What you are asked to do:
Identify every line in the data below that contains the word "region", treating uppercase and lowercase as different, and copy each of those lines.
(Extracted information)
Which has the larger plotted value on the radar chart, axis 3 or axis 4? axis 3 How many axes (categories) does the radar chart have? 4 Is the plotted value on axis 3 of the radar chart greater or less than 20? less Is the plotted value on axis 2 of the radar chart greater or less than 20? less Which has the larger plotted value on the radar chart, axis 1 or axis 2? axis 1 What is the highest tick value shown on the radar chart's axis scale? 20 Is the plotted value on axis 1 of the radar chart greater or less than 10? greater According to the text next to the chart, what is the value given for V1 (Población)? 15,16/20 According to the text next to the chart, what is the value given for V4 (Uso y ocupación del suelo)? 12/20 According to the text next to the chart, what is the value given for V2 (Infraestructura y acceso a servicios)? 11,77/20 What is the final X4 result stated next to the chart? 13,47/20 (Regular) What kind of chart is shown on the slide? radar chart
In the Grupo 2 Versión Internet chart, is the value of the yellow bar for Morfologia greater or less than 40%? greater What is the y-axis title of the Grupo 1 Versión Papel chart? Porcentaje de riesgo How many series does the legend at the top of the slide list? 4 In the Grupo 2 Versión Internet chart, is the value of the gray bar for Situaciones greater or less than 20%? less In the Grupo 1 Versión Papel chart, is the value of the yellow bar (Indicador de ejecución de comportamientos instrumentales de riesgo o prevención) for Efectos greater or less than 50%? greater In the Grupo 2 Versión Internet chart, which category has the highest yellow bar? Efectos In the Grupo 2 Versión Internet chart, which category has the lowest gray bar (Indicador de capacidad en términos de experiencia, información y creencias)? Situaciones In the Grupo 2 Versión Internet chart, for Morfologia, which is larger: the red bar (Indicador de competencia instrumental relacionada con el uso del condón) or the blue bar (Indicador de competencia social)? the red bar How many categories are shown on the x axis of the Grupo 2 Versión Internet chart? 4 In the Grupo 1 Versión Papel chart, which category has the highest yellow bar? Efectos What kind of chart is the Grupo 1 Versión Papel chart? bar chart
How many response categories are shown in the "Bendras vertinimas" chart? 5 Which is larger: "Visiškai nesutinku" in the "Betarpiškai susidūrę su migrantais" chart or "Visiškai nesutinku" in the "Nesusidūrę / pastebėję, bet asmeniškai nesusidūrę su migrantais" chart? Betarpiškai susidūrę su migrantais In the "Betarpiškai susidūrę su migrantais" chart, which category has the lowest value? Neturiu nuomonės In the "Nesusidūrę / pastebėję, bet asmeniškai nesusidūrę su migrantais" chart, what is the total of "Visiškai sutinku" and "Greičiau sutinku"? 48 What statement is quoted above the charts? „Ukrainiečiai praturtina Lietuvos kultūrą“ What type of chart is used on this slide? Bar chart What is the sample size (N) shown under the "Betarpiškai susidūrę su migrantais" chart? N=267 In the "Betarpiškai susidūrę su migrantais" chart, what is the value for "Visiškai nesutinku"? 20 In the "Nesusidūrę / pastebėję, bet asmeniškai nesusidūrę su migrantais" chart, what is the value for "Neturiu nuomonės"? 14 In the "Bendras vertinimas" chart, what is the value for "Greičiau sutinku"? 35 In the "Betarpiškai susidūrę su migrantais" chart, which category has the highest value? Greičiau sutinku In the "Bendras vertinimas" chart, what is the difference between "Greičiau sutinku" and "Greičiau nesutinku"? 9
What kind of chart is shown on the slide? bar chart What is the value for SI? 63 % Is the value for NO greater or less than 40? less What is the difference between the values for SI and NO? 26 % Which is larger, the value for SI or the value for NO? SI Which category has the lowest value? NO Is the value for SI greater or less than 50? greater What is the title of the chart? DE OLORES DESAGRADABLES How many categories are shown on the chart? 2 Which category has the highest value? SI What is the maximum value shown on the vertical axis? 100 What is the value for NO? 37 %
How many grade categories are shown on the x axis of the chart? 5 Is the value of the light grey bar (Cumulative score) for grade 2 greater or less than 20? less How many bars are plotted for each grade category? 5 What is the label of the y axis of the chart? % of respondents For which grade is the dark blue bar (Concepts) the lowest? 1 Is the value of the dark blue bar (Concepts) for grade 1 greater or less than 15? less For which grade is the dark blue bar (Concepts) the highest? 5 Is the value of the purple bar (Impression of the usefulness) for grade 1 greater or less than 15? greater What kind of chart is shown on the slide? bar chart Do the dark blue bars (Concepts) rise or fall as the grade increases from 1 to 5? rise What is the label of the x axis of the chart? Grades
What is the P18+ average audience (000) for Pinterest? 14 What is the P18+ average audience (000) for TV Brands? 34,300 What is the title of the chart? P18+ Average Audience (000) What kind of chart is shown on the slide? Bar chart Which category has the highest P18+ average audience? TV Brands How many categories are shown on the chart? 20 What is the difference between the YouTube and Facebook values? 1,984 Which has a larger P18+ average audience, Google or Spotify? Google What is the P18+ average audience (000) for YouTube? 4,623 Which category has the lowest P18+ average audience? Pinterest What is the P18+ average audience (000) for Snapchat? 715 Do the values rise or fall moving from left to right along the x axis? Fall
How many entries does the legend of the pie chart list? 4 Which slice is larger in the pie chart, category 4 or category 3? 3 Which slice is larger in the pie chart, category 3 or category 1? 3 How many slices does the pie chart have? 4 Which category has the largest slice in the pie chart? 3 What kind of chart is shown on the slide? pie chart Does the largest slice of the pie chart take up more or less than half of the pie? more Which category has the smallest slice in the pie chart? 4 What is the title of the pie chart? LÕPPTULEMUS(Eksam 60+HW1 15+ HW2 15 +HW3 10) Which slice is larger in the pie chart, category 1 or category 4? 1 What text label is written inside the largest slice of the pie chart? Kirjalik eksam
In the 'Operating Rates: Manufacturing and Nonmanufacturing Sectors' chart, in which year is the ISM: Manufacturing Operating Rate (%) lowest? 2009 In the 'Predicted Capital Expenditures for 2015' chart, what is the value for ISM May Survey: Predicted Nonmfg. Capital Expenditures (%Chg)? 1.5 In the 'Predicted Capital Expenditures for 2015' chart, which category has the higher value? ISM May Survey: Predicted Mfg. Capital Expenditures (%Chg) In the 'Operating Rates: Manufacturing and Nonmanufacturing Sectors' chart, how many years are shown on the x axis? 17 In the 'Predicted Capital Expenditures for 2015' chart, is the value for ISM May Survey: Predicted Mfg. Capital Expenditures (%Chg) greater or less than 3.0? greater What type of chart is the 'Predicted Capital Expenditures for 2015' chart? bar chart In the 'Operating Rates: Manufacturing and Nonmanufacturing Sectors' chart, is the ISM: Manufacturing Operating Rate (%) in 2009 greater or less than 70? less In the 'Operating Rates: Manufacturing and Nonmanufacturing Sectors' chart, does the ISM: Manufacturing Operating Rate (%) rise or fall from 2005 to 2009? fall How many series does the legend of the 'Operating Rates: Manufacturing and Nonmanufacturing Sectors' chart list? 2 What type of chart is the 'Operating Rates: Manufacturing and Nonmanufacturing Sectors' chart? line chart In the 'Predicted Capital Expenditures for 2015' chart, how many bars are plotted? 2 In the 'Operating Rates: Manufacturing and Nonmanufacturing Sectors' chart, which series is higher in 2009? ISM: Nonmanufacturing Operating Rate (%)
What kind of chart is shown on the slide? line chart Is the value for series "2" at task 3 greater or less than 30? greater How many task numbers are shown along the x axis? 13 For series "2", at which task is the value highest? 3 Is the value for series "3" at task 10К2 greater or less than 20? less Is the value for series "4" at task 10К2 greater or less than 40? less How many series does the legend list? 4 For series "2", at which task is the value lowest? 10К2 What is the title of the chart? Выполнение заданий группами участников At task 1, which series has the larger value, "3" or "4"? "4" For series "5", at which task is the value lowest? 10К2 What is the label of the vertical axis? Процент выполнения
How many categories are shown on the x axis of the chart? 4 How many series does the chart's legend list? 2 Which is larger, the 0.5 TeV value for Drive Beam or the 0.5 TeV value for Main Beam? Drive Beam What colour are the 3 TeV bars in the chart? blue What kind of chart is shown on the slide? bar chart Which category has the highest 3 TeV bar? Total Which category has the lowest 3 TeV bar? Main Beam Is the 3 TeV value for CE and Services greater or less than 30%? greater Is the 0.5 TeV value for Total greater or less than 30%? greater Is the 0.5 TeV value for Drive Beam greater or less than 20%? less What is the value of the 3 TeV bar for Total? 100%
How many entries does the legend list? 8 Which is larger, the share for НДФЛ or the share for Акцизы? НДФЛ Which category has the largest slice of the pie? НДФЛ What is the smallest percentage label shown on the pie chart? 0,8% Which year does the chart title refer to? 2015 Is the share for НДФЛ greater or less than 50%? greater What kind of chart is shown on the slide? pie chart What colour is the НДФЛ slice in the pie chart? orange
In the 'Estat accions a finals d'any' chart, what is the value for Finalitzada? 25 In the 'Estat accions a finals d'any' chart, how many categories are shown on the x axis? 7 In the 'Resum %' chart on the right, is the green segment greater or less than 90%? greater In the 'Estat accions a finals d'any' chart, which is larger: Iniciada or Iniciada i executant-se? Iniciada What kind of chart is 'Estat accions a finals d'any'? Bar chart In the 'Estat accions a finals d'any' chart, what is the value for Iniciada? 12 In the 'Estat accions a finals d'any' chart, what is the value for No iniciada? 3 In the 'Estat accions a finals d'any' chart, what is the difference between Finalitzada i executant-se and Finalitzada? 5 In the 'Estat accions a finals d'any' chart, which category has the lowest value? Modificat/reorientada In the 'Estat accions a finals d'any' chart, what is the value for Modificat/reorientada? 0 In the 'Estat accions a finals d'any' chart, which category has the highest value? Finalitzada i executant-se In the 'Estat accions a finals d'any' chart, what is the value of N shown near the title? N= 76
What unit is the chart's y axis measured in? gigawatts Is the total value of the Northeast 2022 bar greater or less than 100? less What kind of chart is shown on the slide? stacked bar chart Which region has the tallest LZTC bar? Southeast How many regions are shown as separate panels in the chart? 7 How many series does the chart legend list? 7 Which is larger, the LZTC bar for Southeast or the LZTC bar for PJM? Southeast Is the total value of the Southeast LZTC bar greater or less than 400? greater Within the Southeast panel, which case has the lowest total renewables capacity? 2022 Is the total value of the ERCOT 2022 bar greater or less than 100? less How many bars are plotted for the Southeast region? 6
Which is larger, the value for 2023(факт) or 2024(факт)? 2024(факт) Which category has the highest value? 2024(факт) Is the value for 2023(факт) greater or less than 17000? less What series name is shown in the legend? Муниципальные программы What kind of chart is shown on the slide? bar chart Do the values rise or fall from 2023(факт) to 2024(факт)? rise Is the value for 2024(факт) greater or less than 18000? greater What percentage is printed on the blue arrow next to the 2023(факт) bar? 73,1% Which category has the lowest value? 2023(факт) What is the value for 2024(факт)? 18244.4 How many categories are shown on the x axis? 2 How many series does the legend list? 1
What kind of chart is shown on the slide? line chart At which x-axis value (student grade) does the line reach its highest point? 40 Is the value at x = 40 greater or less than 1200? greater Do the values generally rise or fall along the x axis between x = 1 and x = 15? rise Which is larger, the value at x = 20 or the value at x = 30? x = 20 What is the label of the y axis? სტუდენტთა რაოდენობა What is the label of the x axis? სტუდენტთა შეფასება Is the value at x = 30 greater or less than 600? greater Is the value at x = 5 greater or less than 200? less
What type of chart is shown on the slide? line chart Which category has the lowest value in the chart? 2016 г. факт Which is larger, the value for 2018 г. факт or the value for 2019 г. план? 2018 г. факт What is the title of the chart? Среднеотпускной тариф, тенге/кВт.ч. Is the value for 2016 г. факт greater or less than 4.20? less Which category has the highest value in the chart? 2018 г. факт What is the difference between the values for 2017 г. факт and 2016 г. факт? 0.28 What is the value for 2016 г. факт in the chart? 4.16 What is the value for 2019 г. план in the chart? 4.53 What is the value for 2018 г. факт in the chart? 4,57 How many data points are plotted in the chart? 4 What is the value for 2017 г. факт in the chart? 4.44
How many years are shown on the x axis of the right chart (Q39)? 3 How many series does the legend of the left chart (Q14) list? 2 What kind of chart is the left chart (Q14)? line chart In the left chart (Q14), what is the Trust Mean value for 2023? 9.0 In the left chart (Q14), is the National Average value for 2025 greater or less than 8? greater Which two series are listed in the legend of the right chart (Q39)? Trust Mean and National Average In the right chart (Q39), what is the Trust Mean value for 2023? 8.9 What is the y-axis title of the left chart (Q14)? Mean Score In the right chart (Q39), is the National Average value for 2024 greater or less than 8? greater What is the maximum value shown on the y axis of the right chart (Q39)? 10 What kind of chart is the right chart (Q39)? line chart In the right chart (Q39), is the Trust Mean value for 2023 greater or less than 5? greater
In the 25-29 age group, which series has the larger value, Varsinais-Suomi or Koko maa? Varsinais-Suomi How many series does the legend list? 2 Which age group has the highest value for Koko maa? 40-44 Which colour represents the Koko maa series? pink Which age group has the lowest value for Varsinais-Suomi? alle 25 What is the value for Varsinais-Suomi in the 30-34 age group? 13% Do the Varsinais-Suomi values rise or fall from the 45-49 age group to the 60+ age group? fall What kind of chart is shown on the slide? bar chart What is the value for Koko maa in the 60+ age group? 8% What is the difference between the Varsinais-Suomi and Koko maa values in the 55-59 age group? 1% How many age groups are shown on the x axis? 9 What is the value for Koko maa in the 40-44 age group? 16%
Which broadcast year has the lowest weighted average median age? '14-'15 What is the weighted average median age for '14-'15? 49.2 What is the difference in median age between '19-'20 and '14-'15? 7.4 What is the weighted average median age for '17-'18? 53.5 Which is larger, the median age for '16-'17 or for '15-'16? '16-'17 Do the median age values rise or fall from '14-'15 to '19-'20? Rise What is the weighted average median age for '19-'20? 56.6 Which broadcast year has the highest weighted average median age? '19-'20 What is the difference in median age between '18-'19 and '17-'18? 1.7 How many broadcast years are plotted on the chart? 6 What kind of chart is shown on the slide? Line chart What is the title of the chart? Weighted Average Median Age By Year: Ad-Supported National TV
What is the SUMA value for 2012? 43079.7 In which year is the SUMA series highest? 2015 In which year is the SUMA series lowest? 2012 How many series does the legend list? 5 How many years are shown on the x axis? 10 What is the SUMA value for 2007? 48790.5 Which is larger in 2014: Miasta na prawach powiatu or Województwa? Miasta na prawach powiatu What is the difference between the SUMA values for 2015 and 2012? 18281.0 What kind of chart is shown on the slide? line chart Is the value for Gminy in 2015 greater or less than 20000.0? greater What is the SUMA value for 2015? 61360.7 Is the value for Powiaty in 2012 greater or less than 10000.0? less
(End Extracted information)
Written answer:
What unit is the chart's y axis measured in? gigawatts Is the total value of the Northeast 2022 bar greater or less than 100? less What kind of chart is shown on the slide? stacked bar chart Which region has the tallest LZTC bar? Southeast How many regions are shown as separate panels in the chart? 7 How many series does the chart legend list? 7 Which is larger, the LZTC bar for Southeast or the LZTC bar for PJM? Southeast Is the total value of the Southeast LZTC bar greater or less than 400? greater Within the Southeast panel, which case has the lowest total renewables capacity? 2022 Is the total value of the ERCOT 2022 bar greater or less than 100? less How many bars are plotted for the Southeast region? 6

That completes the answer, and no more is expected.